Across the whole listing, filter for the string "time" and copy every line that has it.
*** Opening of Records for this task ***
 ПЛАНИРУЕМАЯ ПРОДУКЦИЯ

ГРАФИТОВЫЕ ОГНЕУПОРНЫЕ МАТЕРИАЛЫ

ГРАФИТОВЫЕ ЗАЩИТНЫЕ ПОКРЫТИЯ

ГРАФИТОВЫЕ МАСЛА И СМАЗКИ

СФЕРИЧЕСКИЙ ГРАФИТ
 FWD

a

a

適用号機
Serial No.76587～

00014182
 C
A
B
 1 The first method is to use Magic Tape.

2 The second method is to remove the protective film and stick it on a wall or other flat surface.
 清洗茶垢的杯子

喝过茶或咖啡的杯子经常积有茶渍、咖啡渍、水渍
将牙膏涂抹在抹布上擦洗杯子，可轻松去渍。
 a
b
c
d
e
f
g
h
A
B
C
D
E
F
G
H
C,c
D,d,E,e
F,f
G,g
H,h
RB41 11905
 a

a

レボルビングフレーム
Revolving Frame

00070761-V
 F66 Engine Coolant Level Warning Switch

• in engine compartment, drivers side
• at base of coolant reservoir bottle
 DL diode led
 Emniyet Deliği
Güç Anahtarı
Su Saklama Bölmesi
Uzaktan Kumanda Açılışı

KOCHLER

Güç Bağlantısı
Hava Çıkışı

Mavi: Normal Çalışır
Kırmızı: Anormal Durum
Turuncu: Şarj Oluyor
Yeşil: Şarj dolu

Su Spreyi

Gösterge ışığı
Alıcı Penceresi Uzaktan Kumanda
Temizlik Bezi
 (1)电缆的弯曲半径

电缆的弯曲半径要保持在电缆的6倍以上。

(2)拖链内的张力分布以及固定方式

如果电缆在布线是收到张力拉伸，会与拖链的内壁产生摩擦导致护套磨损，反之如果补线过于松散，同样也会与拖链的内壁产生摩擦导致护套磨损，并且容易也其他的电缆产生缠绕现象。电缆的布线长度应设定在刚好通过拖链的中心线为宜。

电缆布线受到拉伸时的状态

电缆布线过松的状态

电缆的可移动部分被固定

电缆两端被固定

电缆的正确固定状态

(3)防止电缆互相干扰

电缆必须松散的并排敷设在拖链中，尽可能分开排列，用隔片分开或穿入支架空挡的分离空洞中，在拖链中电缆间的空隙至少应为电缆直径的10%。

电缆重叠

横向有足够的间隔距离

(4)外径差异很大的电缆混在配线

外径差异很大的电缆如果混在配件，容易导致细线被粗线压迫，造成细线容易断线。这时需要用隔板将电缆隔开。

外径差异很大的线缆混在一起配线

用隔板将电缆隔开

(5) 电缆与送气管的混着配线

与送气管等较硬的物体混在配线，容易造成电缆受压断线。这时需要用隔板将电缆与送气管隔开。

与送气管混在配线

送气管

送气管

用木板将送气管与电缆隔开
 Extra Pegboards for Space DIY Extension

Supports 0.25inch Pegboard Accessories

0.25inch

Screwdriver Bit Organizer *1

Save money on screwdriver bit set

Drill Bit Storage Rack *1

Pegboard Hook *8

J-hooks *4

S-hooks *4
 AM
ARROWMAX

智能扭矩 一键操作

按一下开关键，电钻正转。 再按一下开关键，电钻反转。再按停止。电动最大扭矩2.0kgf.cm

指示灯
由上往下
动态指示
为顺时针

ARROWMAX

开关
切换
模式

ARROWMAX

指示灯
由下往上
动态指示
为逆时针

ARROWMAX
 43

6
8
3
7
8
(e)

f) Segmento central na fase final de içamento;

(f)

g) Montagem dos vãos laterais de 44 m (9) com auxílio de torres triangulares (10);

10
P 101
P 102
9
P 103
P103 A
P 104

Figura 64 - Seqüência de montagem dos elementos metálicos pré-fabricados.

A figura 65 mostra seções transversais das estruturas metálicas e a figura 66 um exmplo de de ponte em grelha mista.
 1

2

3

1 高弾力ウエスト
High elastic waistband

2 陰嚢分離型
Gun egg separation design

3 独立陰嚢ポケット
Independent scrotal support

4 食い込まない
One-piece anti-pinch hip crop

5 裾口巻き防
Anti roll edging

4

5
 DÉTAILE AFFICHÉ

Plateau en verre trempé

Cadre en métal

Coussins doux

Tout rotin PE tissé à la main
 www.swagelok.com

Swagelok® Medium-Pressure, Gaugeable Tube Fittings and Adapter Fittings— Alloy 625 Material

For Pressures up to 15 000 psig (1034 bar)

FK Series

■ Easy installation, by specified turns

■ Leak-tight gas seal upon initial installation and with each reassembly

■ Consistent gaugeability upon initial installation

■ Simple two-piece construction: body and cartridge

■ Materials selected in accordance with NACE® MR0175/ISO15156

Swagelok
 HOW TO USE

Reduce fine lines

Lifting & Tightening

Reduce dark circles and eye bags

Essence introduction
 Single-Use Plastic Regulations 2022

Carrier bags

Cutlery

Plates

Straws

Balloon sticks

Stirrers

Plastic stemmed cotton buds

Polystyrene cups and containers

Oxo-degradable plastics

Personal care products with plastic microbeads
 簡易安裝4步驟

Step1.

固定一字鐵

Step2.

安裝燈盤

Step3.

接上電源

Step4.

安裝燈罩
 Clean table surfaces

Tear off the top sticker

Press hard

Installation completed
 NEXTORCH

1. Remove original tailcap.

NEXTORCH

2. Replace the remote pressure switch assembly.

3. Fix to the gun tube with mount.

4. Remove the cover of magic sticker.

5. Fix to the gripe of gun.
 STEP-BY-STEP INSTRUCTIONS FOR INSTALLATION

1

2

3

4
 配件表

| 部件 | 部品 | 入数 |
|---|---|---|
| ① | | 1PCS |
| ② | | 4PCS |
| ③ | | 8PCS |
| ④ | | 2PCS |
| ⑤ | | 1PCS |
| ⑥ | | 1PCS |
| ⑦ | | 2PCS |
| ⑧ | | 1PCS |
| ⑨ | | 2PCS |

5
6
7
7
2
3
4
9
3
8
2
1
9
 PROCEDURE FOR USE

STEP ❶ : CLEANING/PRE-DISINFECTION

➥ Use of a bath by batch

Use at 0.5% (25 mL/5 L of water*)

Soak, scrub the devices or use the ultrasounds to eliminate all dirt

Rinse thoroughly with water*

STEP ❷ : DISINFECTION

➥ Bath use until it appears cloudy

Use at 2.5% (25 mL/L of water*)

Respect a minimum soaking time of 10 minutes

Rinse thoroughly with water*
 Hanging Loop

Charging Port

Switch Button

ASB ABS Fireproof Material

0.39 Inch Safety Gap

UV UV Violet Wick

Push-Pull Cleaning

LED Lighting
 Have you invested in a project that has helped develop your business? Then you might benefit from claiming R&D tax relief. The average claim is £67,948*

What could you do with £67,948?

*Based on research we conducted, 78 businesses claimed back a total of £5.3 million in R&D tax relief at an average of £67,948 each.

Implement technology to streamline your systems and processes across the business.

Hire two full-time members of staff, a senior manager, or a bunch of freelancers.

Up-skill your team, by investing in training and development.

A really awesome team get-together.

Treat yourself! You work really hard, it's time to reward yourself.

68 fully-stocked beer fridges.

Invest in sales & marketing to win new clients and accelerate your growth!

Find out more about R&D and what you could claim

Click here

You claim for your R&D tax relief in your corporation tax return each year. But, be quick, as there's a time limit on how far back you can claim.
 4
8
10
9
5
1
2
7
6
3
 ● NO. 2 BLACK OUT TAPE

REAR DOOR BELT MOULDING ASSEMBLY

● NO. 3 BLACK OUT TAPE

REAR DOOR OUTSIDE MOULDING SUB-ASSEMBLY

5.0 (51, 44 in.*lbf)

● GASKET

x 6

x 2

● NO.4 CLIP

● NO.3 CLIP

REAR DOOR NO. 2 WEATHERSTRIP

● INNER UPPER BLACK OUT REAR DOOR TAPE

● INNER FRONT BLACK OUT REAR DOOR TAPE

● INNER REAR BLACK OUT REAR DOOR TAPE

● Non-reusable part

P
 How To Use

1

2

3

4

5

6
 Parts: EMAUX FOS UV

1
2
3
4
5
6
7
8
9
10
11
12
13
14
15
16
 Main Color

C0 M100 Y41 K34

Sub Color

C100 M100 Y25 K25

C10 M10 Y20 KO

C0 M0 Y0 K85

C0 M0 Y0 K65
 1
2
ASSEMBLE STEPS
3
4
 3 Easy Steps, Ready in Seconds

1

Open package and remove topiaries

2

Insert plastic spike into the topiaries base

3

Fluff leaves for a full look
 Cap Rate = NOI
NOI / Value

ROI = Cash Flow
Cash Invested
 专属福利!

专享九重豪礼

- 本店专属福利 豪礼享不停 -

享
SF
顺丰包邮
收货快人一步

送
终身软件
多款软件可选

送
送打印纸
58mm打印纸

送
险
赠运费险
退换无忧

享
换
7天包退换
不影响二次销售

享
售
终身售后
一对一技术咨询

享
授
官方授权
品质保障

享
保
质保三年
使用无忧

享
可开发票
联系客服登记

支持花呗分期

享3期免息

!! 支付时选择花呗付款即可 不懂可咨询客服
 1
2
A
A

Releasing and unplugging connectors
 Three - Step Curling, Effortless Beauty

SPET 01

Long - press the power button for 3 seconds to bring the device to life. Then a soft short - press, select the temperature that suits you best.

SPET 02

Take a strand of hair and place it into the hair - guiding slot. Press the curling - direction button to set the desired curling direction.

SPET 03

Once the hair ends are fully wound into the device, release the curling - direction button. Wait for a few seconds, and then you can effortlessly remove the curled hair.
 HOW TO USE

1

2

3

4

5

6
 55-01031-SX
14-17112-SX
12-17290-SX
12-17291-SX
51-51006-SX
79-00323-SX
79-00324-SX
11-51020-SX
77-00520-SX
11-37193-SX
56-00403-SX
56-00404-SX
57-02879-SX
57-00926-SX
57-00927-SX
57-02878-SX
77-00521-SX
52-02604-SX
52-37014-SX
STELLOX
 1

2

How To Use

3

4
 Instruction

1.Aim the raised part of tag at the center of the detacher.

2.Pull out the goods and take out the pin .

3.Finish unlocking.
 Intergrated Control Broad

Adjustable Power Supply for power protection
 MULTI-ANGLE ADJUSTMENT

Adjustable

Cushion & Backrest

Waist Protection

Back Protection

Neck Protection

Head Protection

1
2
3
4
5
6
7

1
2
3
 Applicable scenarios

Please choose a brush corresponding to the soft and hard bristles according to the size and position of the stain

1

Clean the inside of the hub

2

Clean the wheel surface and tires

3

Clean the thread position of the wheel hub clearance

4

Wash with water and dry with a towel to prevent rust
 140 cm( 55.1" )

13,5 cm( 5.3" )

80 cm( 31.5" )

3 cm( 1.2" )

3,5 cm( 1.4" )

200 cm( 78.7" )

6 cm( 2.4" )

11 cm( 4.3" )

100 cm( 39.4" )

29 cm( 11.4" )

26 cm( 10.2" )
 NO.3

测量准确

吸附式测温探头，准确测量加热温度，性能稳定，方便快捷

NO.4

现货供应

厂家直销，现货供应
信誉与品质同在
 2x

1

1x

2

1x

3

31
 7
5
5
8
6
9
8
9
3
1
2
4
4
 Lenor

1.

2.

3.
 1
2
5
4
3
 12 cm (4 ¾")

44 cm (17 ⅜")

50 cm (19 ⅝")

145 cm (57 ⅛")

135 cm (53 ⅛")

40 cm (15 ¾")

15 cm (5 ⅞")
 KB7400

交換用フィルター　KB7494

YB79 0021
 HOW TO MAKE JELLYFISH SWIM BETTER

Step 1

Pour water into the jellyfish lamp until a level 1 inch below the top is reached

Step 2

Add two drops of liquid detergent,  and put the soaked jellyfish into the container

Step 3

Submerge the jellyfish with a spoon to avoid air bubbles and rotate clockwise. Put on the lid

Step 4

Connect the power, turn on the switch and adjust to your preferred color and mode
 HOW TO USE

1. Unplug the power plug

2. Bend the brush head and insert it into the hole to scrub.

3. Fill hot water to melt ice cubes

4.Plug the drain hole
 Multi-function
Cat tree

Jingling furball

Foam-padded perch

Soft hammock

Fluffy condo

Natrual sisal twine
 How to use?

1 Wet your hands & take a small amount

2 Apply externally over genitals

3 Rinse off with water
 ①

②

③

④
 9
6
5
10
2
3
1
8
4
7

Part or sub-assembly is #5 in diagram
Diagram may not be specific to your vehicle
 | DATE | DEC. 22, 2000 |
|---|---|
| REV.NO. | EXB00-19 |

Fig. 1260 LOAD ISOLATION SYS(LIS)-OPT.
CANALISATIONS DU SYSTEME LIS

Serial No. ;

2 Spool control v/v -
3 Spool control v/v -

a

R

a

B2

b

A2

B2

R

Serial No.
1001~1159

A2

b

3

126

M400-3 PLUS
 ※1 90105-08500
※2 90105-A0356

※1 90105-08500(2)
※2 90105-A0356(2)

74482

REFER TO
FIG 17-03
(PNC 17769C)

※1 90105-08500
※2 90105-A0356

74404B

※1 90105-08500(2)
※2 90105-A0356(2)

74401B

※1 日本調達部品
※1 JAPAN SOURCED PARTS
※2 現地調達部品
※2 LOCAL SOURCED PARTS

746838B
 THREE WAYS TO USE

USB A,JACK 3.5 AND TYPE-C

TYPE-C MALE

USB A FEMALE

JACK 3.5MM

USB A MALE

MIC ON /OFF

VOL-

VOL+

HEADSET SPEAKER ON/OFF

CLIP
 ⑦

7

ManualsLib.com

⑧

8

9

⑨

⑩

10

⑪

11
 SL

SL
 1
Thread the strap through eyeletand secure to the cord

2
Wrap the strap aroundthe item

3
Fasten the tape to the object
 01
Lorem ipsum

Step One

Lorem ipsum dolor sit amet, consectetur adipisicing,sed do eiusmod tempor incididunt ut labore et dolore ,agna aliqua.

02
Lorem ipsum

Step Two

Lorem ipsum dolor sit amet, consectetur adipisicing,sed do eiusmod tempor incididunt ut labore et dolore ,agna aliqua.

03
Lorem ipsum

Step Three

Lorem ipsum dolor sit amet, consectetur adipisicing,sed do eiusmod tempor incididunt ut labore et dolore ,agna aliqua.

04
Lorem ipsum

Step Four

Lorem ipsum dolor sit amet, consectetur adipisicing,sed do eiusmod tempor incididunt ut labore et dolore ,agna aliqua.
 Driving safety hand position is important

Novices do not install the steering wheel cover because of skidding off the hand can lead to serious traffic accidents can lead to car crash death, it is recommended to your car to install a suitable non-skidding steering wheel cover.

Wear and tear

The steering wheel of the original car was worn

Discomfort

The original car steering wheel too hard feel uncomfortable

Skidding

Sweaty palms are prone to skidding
*** Close of Records for this task ***
# Task result
Respect a minimum soaking time of 10 minutes
Hire two full-time members of staff, a senior manager, or a bunch of freelancers.
Treat yourself! You work really hard, it's time to reward yourself.
You claim for your R&D tax relief in your corporation tax return each year. But, be quick, as there's a time limit on how far back you can claim.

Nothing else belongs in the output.